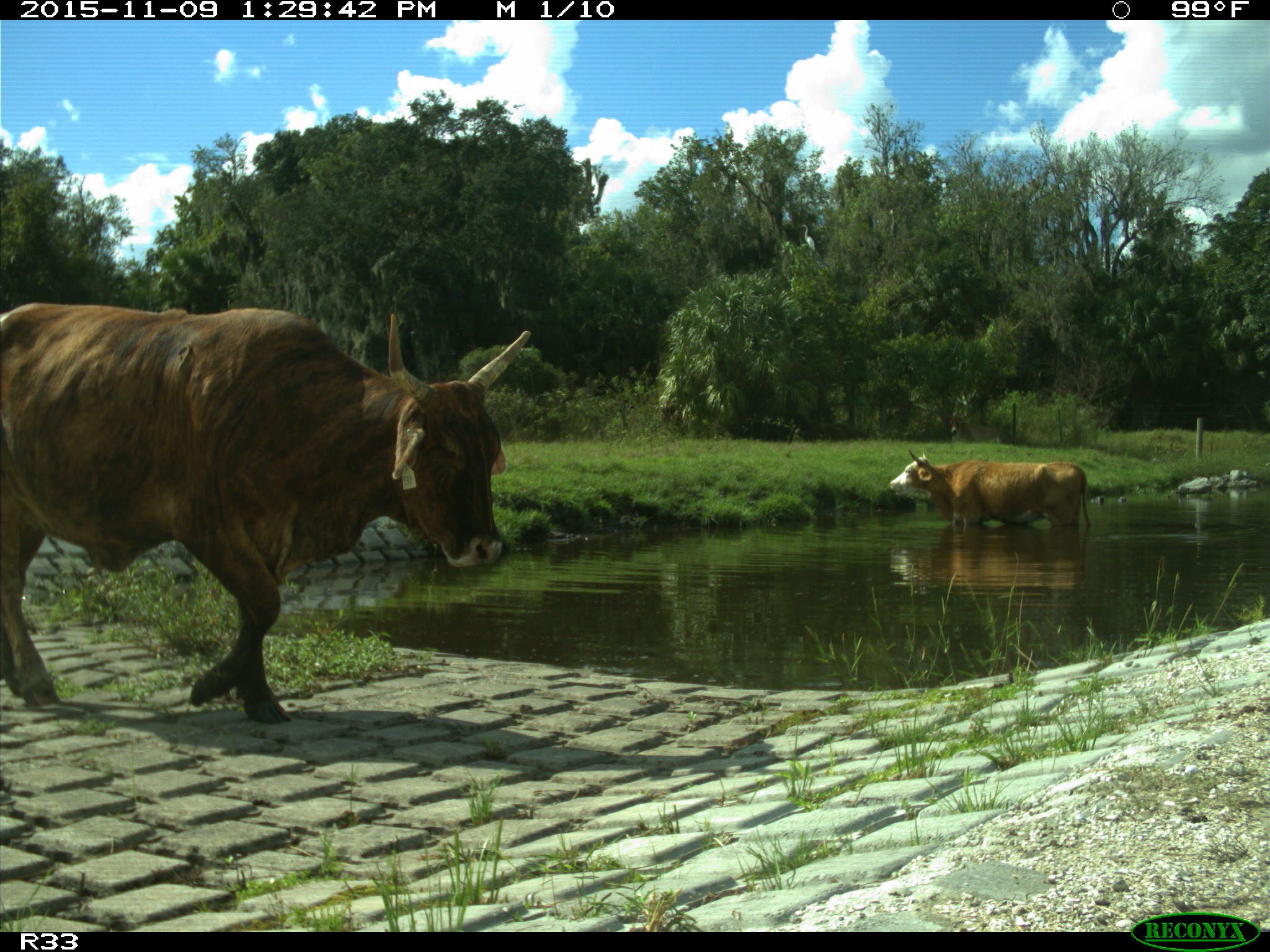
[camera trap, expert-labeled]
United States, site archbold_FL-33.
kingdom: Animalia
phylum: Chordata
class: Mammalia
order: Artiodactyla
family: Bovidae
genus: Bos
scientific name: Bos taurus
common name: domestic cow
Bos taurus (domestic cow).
#####
- WHAT TO WORK ON -
Output, exactly, all the records above; include no pictures.

- RESPONSE TO THE TASK -
[camera trap, expert-labeled]
United States, site archbold_FL-33.
kingdom: Animalia
phylum: Chordata
class: Mammalia
order: Artiodactyla
family: Bovidae
genus: Bos
scientific name: Bos taurus
common name: domestic cow
Bos taurus (domestic cow).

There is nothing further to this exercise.